Rewrite the rows below so that each occurrence of "camera" becomes "observer", leaving everything else unchanged.

Part of a data file:
# # #

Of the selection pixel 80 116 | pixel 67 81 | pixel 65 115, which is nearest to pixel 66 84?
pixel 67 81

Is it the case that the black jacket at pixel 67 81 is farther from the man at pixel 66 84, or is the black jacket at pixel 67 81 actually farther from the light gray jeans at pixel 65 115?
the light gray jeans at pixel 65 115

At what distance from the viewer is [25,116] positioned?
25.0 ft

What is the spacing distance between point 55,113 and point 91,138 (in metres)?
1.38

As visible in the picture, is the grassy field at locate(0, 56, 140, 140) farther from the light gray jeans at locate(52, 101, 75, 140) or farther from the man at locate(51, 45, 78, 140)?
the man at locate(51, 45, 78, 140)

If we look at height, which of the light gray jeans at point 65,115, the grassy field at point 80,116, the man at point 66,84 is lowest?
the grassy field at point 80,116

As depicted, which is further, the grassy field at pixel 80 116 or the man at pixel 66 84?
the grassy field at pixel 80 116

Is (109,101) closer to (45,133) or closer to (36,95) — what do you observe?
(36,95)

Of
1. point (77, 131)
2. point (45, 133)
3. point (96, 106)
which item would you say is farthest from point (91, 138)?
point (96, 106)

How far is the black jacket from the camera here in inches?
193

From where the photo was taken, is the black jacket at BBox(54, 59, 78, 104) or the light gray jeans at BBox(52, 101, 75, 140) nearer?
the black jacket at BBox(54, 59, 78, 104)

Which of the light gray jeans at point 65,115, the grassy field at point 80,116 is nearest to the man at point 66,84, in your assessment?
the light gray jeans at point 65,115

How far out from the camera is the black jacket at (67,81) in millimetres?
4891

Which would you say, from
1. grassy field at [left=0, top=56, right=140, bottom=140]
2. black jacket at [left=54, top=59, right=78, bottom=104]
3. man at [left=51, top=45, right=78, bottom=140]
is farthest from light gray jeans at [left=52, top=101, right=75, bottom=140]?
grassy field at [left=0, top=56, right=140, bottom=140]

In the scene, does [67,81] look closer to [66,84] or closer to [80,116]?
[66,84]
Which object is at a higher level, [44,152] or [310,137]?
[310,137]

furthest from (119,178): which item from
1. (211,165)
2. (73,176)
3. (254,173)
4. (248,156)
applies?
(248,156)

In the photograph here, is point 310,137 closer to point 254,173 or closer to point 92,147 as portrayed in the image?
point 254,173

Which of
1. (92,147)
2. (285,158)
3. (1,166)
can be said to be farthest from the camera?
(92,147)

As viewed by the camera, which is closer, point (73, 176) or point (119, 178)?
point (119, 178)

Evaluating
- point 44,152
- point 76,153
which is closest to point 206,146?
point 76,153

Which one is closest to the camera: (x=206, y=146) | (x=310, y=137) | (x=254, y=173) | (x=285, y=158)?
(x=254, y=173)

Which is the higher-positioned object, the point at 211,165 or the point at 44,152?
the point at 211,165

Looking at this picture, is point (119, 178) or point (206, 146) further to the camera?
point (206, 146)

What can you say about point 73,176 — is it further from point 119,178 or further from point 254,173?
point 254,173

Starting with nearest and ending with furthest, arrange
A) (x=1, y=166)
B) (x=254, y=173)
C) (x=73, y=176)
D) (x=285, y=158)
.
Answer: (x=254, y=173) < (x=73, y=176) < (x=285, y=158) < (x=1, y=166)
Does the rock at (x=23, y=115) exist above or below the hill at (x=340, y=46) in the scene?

# # #

* [Reply to the exercise]:
Of the selection pixel 80 116 | pixel 67 81 | pixel 65 115, which is nearest to pixel 66 84?
pixel 67 81

Is it the case that the black jacket at pixel 67 81 is farther from the man at pixel 66 84, or is the black jacket at pixel 67 81 actually farther from the light gray jeans at pixel 65 115?
the light gray jeans at pixel 65 115

At what distance from the viewer is [25,116] positioned?
25.0 ft

What is the spacing distance between point 55,113 and point 91,138 (in metres)?
1.38

As visible in the picture, is the grassy field at locate(0, 56, 140, 140) farther from the light gray jeans at locate(52, 101, 75, 140) or farther from the man at locate(51, 45, 78, 140)?
the man at locate(51, 45, 78, 140)

If we look at height, which of the light gray jeans at point 65,115, the grassy field at point 80,116, the man at point 66,84 is lowest?
the grassy field at point 80,116

As depicted, which is further, the grassy field at pixel 80 116 or the man at pixel 66 84?
the grassy field at pixel 80 116

Is (109,101) closer to (45,133) or closer to (36,95) — what do you observe?
(36,95)

Of
1. point (77, 131)
2. point (45, 133)
3. point (96, 106)
which item would you say is farthest from point (91, 138)?
point (96, 106)

How far is the black jacket from the observer here in inches?
193

From where the photo was taken, is the black jacket at BBox(54, 59, 78, 104) or the light gray jeans at BBox(52, 101, 75, 140) nearer?
the black jacket at BBox(54, 59, 78, 104)

Which of the light gray jeans at point 65,115, the grassy field at point 80,116 is nearest to the man at point 66,84, in your assessment?
the light gray jeans at point 65,115

How far out from the observer is the black jacket at (67,81) in millimetres?
4891

Which would you say, from
1. grassy field at [left=0, top=56, right=140, bottom=140]
2. black jacket at [left=54, top=59, right=78, bottom=104]
3. man at [left=51, top=45, right=78, bottom=140]
is farthest from light gray jeans at [left=52, top=101, right=75, bottom=140]?
grassy field at [left=0, top=56, right=140, bottom=140]

In the scene, does [67,81] look closer to [66,84] or closer to [80,116]?
[66,84]
Which object is at a higher level, [44,152] or [310,137]?
[310,137]

furthest from (119,178): which item from
1. (211,165)
2. (73,176)
3. (254,173)
4. (248,156)
applies?
(248,156)

In the photograph here, is point 310,137 closer to point 254,173 or closer to point 92,147 as portrayed in the image?
point 254,173

Which of
1. (92,147)
2. (285,158)
3. (1,166)
can be said to be farthest from the observer?
(92,147)

As viewed by the observer, which is closer, point (73, 176) or point (119, 178)?
point (119, 178)

Evaluating
- point 44,152
- point 76,153
which is closest to point 206,146?
point 76,153

Which one is closest to the observer: (x=206, y=146) | (x=310, y=137) | (x=254, y=173) | (x=285, y=158)?
(x=254, y=173)

Which is the higher-positioned object, the point at 211,165 or the point at 44,152?
the point at 211,165

Looking at this picture, is point (119, 178) or point (206, 146) further to the observer?
point (206, 146)

What can you say about point 73,176 — is it further from point 119,178 or further from point 254,173?
point 254,173

Starting with nearest and ending with furthest, arrange
A) (x=1, y=166)
B) (x=254, y=173)
C) (x=73, y=176)
D) (x=285, y=158)
.
Answer: (x=254, y=173) < (x=73, y=176) < (x=285, y=158) < (x=1, y=166)
Does the rock at (x=23, y=115) exist above or below the hill at (x=340, y=46) in the scene?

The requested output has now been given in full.